** ENTRIES SHOWN **
>>>>
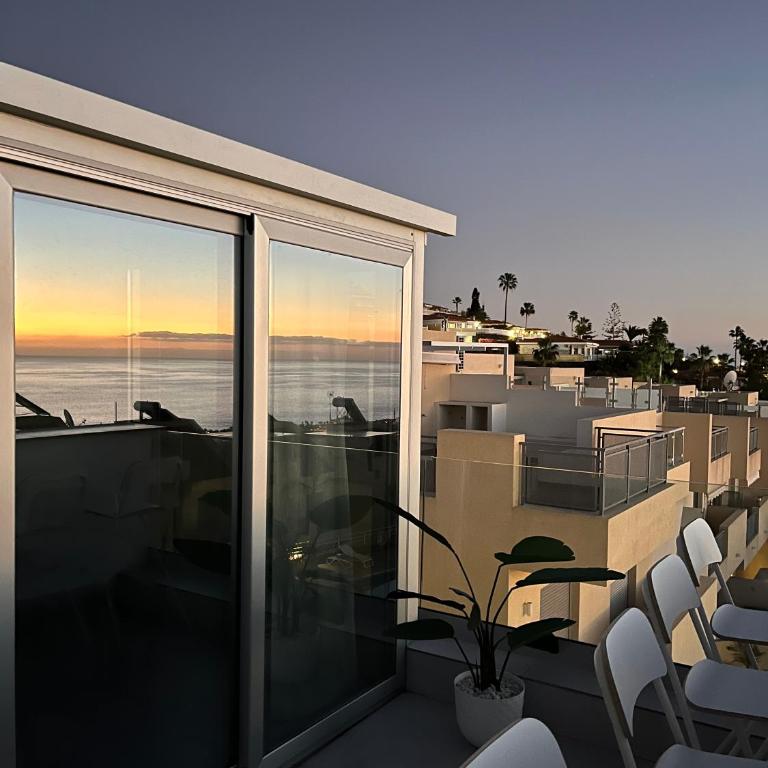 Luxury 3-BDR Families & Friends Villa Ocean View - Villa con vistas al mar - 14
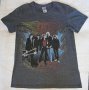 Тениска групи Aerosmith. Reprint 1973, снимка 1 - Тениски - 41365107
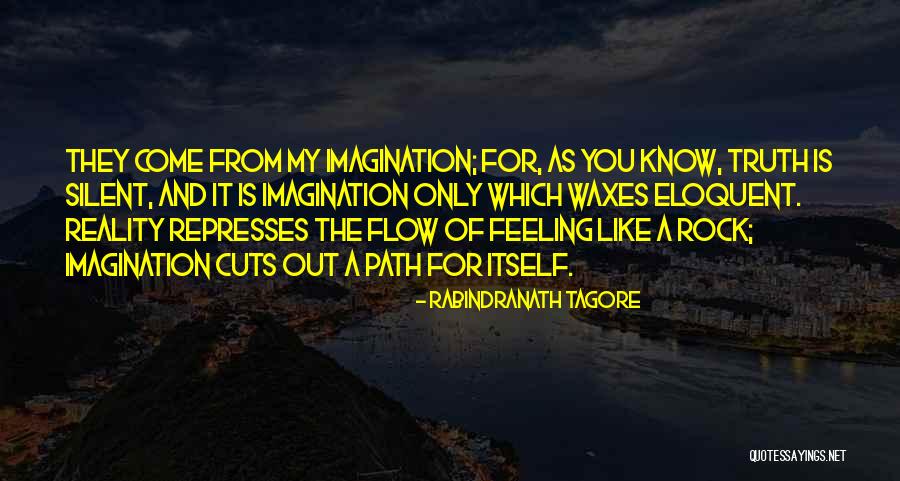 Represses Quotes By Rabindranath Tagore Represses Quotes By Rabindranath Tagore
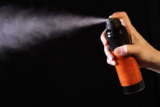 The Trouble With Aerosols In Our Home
<<<<
>>>>
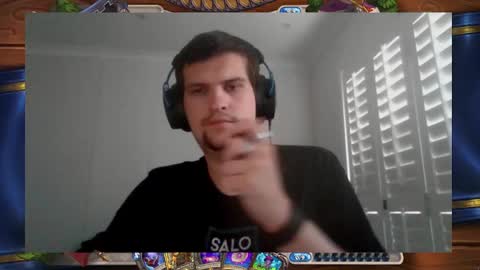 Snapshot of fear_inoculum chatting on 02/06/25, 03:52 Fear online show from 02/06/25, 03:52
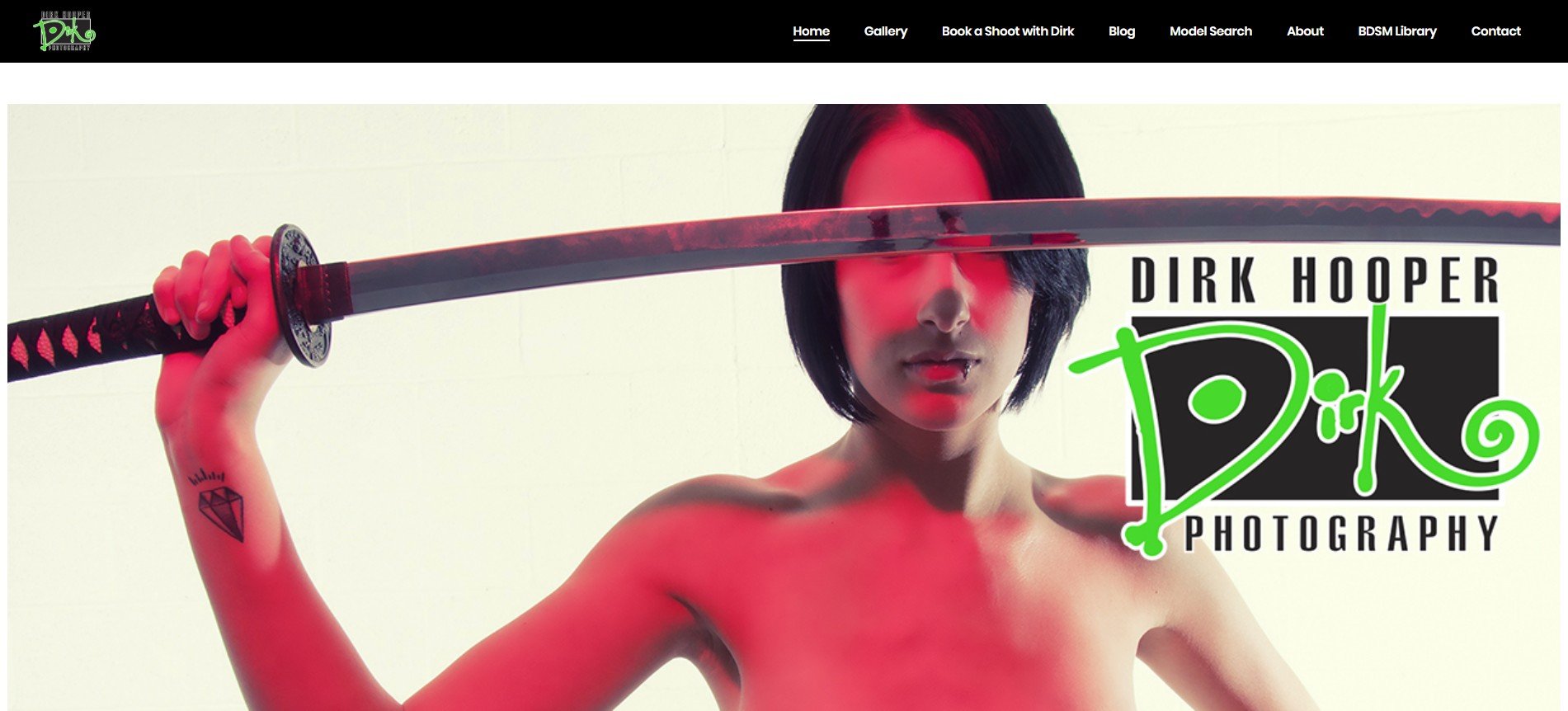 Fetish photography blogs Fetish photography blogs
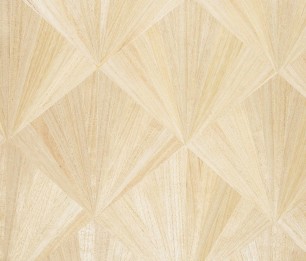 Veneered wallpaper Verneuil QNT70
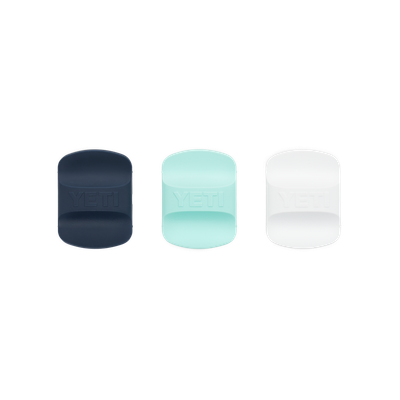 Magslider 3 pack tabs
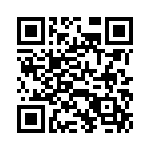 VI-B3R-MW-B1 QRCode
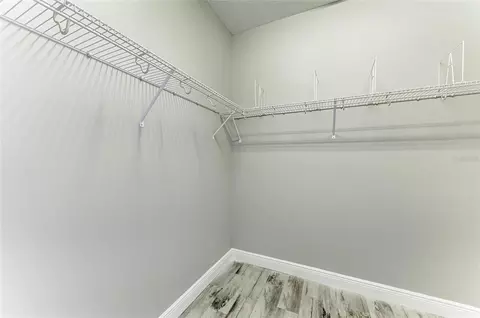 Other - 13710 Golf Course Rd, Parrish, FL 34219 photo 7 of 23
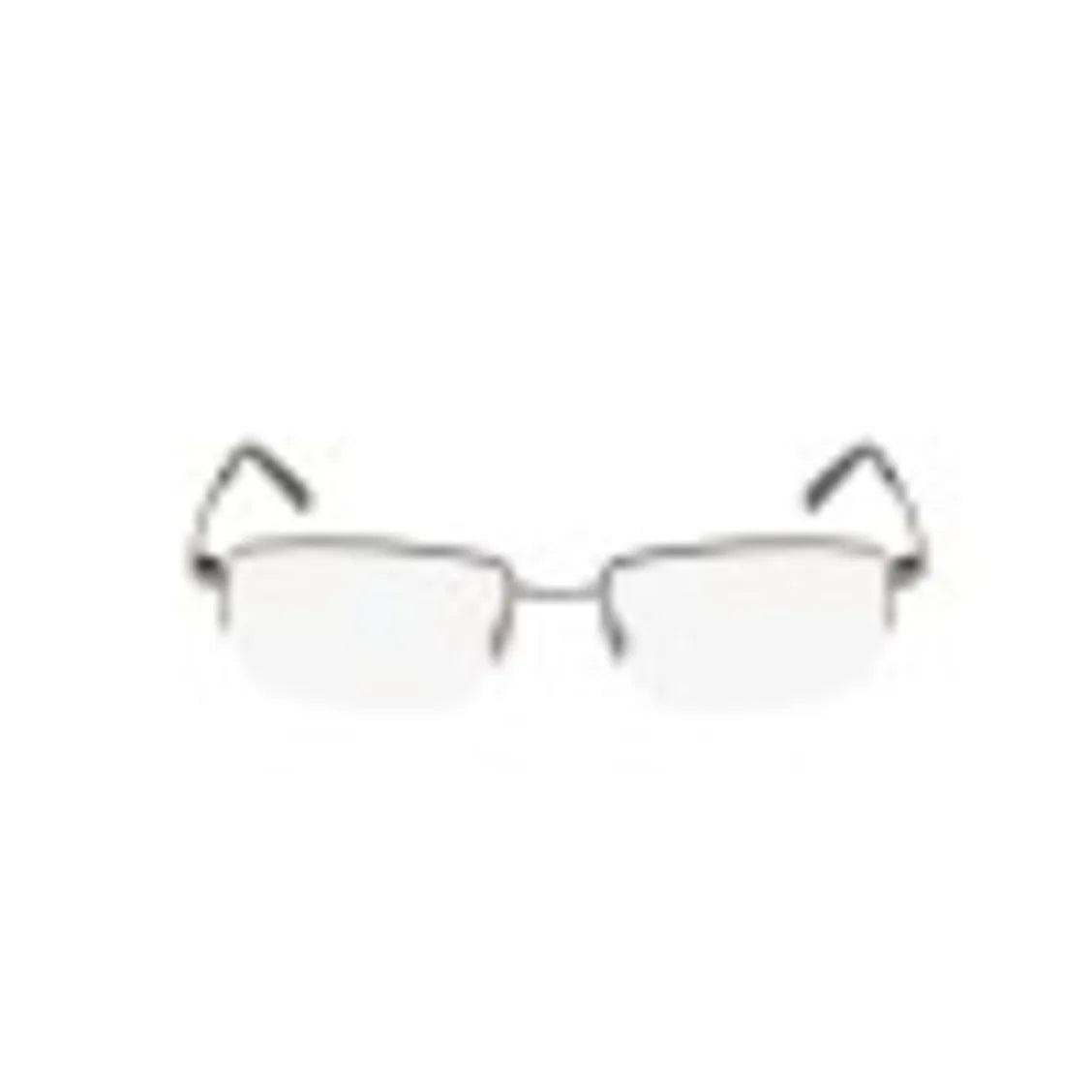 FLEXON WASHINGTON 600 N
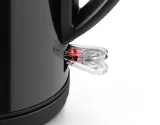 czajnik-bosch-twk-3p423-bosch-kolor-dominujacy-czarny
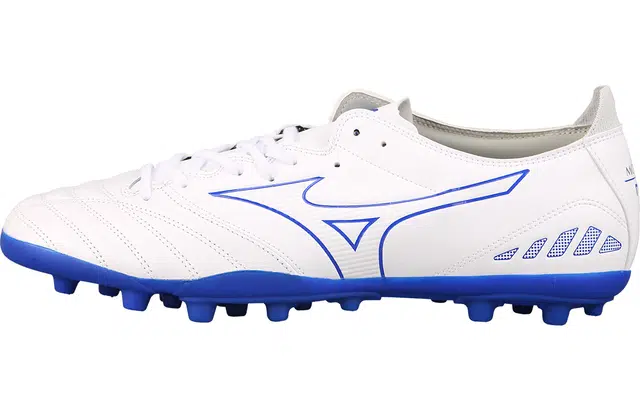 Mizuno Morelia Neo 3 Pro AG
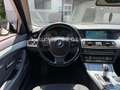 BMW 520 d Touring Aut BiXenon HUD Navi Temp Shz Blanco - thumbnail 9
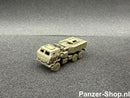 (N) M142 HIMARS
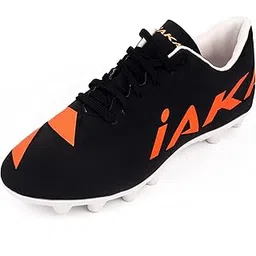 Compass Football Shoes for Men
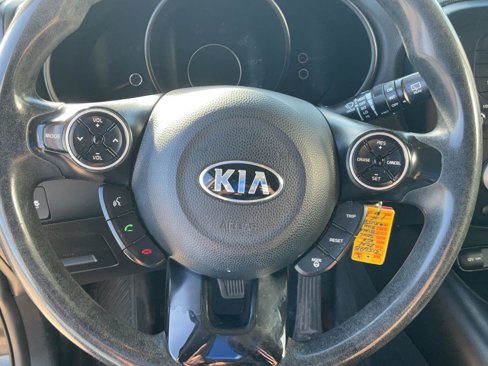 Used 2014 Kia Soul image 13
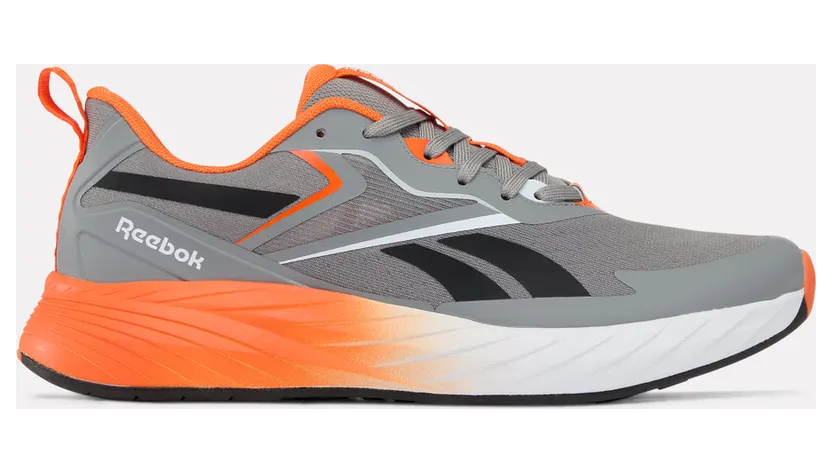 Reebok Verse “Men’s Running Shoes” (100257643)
<<<<
>>>>
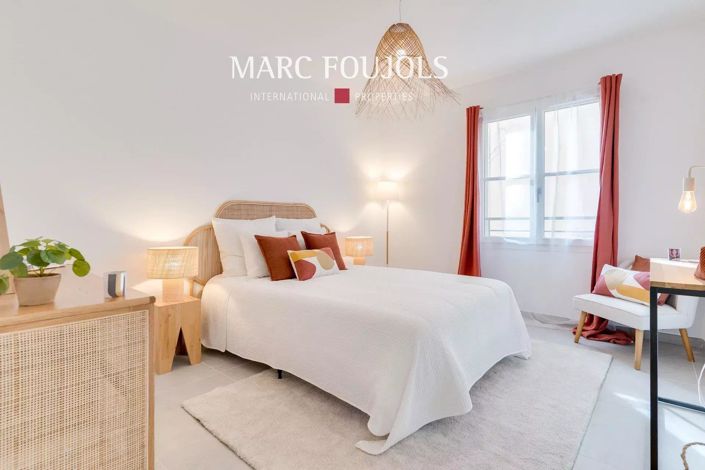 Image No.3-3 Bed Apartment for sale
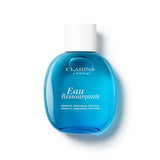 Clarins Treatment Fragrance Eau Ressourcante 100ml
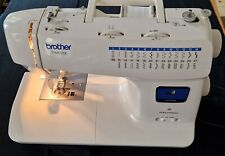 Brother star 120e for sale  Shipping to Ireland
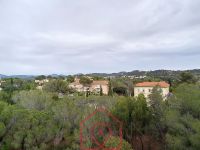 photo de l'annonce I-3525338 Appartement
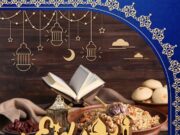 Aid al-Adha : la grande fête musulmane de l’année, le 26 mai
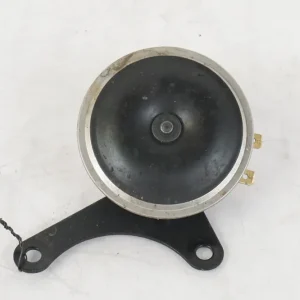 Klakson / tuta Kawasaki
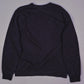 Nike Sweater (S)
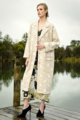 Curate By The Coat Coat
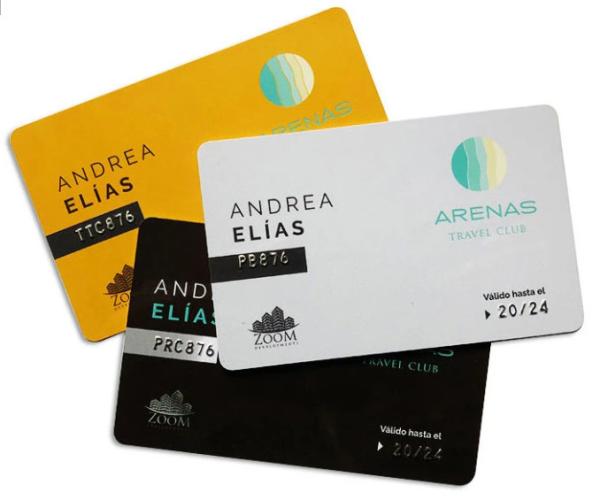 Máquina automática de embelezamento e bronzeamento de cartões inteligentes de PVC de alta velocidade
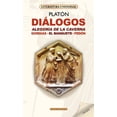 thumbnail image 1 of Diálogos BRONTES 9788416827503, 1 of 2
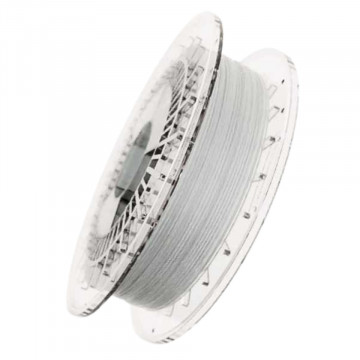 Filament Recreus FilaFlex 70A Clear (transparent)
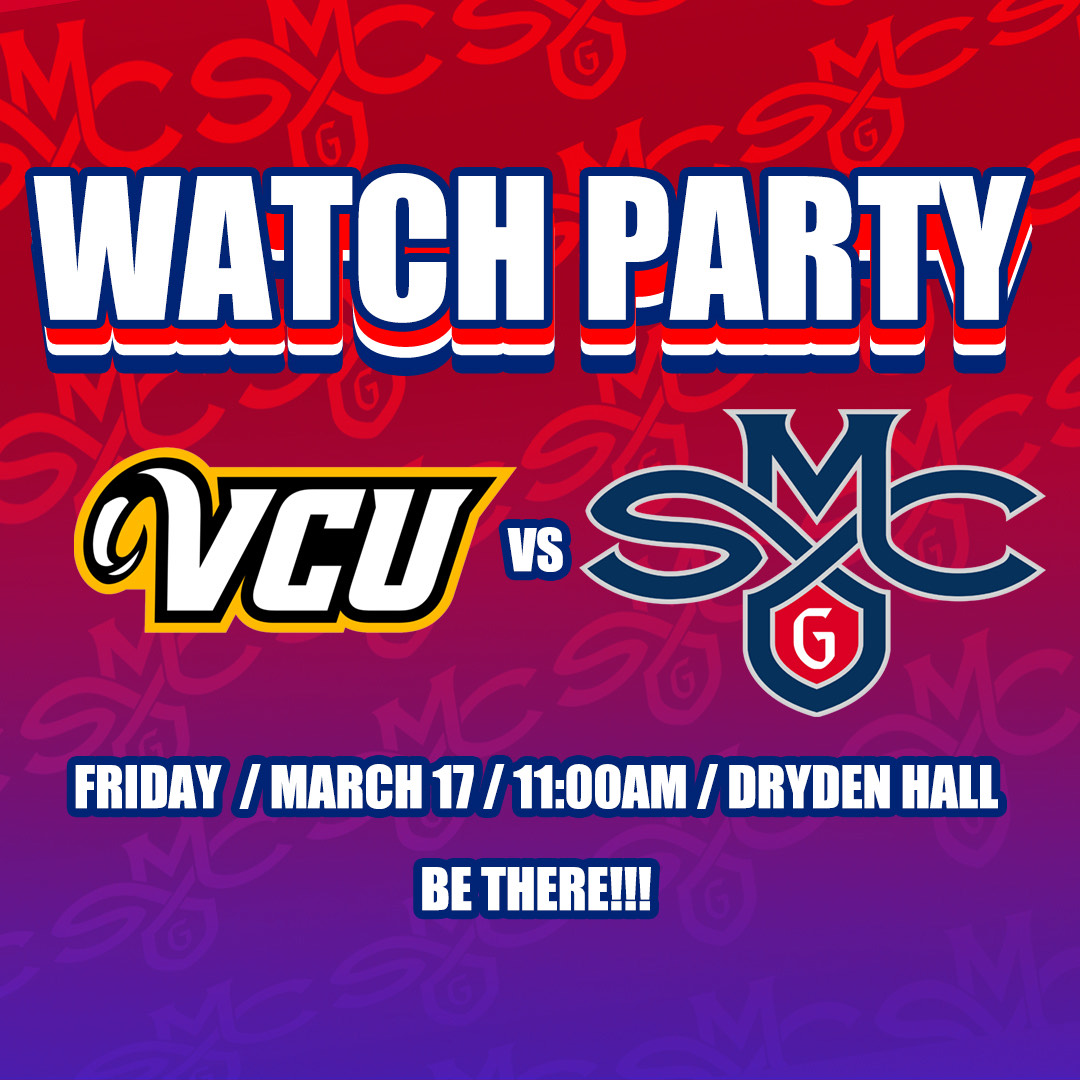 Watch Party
<<<<
** REQUIREMENT **
Using the data above, output the line that has "Veneered wallpaper Verneuil QNT70", the line that has "Mizuno Morelia Neo 3 Pro AG", and whatever lines fall between, each exactly as it stands and without pictures.

** ANSWER SECTION **
 Veneered wallpaper Verneuil QNT70
 Magslider 3 pack tabs
 VI-B3R-MW-B1 QRCode
 Other - 13710 Golf Course Rd, Parrish, FL 34219 photo 7 of 23
 FLEXON WASHINGTON 600 N
 czajnik-bosch-twk-3p423-bosch-kolor-dominujacy-czarny
 Mizuno Morelia Neo 3 Pro AG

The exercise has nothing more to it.